Anthony Jones said...

Industrial agriculture accounts for 20% of all greenhouse that contribute to climate change.

This is a broken food system. A system which poisons our air, water, and soil, jeopardizing human health and the environment. When we fail to acknowledge the health of the planet, we risk the health of our own species and that of countless others. We are air, we are soil and we are water. We are Earth. From “dust to dust” and dirt to dirt, we come from dirt and to dirt we shall return. We are inextricably linked to this fragile planet and as such, we are indebted to her. What we do will always have repercussions. When we farm unsustainably, on agricultural model which encourages overpopulation, cramming chickens, cows and pigs into unclean spaces, we should expect viruses and disease to be born. This form of agriculture has been crafted out of a culture of convenience over quality. Why grow it when we can buy it? Now we depend a select few companies and corporations to feed us, serving us disease, poor nutrition, degraded health and an overburdened healthcare system. Food is no longer important to most people. Having long forfeited our intimate connection to the food we eat, we have crafted an environment in which bird flu, mad cow, salmonella and E.coli can easily find their way onto our plates.

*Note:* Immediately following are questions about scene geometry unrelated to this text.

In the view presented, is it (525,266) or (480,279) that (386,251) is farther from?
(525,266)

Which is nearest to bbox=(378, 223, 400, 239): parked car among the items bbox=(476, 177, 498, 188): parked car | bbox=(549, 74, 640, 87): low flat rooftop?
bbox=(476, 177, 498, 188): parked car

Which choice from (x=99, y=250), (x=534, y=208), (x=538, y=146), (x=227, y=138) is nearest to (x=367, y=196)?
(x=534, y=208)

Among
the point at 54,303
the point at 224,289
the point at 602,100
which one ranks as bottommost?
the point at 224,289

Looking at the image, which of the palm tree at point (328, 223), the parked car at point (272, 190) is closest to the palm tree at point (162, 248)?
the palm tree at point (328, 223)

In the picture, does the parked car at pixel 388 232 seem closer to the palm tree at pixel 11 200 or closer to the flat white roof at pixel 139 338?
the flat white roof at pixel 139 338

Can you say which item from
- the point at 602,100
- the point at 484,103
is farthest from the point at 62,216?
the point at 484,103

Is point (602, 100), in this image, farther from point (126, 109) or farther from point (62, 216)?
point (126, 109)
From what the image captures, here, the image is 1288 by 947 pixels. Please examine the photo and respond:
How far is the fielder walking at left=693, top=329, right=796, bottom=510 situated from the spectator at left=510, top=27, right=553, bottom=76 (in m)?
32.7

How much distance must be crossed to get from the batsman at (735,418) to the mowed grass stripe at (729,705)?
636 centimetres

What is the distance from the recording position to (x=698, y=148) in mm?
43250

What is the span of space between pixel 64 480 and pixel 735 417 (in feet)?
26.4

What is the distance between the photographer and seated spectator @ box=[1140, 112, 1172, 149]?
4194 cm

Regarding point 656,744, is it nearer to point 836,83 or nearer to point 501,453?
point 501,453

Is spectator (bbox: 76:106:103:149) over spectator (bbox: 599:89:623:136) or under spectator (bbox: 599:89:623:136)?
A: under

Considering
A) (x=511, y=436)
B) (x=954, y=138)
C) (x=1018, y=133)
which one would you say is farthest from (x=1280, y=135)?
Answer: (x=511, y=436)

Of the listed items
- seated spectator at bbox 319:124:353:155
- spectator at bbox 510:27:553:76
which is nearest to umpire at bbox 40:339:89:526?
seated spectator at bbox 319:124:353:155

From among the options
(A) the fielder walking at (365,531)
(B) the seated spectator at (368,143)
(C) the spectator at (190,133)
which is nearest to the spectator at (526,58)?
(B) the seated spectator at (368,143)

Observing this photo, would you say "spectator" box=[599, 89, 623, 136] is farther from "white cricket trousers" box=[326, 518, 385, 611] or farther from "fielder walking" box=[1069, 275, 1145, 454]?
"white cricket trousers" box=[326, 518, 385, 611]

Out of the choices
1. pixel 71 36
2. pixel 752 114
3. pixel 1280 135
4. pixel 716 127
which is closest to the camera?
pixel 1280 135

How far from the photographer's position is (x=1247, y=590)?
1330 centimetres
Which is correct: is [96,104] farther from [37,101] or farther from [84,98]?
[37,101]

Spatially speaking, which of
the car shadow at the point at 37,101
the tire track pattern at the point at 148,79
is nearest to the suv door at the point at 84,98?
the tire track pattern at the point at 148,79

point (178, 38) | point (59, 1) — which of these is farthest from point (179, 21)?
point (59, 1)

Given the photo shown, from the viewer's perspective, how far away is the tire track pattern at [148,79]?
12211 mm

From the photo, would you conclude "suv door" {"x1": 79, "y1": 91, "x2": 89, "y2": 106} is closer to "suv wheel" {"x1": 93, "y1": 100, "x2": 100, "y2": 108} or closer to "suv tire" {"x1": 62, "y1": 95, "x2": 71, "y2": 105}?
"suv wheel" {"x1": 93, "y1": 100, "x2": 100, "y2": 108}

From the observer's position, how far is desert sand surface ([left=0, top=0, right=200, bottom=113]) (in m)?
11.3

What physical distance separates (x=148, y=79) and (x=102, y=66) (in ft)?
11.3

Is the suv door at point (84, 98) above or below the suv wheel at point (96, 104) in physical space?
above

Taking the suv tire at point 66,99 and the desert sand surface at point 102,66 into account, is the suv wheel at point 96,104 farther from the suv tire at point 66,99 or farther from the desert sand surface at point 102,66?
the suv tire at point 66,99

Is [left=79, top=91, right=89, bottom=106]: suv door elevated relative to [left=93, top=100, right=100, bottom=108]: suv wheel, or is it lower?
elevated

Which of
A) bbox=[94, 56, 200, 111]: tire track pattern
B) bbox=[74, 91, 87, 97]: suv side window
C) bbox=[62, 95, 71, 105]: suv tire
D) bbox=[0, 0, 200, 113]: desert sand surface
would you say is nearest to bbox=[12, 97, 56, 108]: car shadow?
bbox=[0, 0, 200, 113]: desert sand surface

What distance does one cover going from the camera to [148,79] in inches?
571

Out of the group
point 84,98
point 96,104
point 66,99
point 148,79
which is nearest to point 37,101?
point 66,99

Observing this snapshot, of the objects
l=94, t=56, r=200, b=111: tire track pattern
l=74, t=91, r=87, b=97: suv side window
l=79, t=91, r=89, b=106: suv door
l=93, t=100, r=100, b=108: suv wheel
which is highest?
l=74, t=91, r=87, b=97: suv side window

THIS, is what food has become. But, we can turn this around if we grow what we eat, creating local food systems where we reconnect with food.

Unknown said...

When I first glanced at this article I was immediately disgusted by the frightening image of a man injecting a helpless bird. After reading into this article I came to realize that this issue is more than just a “new bird flu”; but a problem that roots from the main issue of overpopulation. Overpopulation has caused our earth an incredibly high amount of issues. Why not add one more to the list? Due to a rapid increase in human population, the demand for chicken and other poultry is rising more and more everyday. This rise in demand does not nothing but promote an inflation of the issue. People need to start controlling and supervising the way that poultry is being handled. By overseeing this issue, less contamination will exist and diseases will decrease in being spread. The avian influenza is a threat to the entirety of the world. There are no borders in its path to spreading. People need to ensure that all countries, no matter what their position is, that they are prepared and protected.

SUET SZE AU said...

Written by SUET SZE AU

Bird flu has become a serious in recent decade. As population continuously grew and people became wealthier, the demand for poultry has escalated. China has a large poultry industry. Thanks to globalization, the poultry produced in China could effectively distribute to Asian regions or even American. The issue raised when there were virus with in those poultry and China didn’t make proper prevention towards the spread of bird flu. And the bird flu was not limited to Asia but also other parts of the world. The bird flu has caused many people died and we should solve this problem cautiously. Besides improving prevention toward the bird flu, maybe we should also consider the root cause- high demand of meat. If people can change their consumption preferences on meat, the risk of spreading bird flu can be largely reduced.